Wednesday, January 4, 2012

Review: The Way by Kristen Wolf

Finished: September 8, 2011

Synopsis: “Anna is a fiery tomboy living in ancient Palestine whose androgynous appearance provokes ridicule from the people around her and doubt within her own heart. When tragedy strikes her family, and Anna’s father—disguising her as a boy—sells her to a band of shepherds, she is captured by a mystical and secret society of women hiding in the desert. At first Anna is tempted to escape, but she soon finds that the sisterhood’s teachings and healing abilities, wrapped in an ancient philosophy they call “The Way,” have unleashed an unexpected power within her.” [from goodreads]
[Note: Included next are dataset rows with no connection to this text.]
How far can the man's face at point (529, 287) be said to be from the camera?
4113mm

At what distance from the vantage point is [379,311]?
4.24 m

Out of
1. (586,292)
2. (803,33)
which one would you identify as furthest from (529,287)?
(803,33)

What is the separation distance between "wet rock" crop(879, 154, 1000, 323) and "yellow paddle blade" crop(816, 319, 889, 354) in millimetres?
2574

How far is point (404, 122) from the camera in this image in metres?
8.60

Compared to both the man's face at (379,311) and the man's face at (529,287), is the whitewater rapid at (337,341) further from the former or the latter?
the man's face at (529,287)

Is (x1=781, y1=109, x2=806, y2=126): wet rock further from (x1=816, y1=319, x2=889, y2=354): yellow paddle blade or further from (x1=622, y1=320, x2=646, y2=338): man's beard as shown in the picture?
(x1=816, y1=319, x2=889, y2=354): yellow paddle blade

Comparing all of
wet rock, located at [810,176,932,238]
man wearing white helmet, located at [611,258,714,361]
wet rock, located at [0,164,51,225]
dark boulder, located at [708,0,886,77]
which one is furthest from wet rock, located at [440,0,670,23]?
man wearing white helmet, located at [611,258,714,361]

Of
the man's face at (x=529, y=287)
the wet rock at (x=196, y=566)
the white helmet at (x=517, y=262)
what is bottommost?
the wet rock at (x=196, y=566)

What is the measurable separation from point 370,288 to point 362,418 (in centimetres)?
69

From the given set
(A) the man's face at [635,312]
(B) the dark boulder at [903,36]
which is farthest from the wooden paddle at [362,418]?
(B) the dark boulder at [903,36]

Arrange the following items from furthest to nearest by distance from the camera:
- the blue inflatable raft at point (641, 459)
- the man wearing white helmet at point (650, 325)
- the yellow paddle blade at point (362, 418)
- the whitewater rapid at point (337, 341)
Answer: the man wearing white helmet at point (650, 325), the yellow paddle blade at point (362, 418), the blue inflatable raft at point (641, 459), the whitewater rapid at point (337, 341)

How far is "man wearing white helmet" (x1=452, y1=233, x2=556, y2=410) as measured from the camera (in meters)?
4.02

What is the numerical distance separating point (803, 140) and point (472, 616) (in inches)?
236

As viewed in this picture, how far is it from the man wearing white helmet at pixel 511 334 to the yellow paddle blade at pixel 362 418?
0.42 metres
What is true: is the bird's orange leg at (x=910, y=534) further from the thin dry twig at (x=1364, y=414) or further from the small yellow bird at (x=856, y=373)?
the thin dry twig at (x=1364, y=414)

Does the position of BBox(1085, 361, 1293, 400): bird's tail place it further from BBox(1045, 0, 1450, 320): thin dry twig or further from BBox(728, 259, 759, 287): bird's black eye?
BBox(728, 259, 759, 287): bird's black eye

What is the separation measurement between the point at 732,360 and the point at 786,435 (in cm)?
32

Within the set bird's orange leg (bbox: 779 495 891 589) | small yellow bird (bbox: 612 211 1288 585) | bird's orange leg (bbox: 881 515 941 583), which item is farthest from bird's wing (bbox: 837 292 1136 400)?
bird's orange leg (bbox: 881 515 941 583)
Thoughts: First, I would like to thank the publisher, author and Goodreads for sending me this book for review. You can purchase it July 12, 2011 at Amazon, Barnes & Noble and other retailers. 

When I picked up The Way it wasn’t quite what I was expecting. I don’t feel the synopsis really lets the reader know what they are in for. The Way is the story of Jesus told as if he were actually a female. I’ve never been religious. My family didn’t go to church when I was a child and I never had religion forced on me. Other than a brief time in high-school, when I attended youth group with friends, I really have no experience with religion. For this reason it was hard for me to rate this book, because religion isn’t really something I am interested in. While I found certain sections of the story to be enjoyable, the religious aspect of it just kept taking away from the story for me.

I quite enjoyed Anna’s character. I love the beginning of her story and the writer’s focus on the way women are seen as below men in certain religions, and just how wrong that is, and how it affects all involved. I loved Anna’s time with the sisters of The Way and her exploration of her womanhood and her connection to the Earth. The parts that lost me were the parts of Anna’s journey that she spent as Jesus. I’d find myself momentarily forgetting that Anna and Jesus were the same character.

At times I found the writing to be a bit preachy and heavy-handed. I also didn’t like the very short chapters. It felt like the story jumped around a lot and lost its focus. There were certain things I enjoyed, and perhaps if the book were written a bit differently I could have more easily moved past my disinterest in the subject matter, but I just don’t feel like it was the book for me.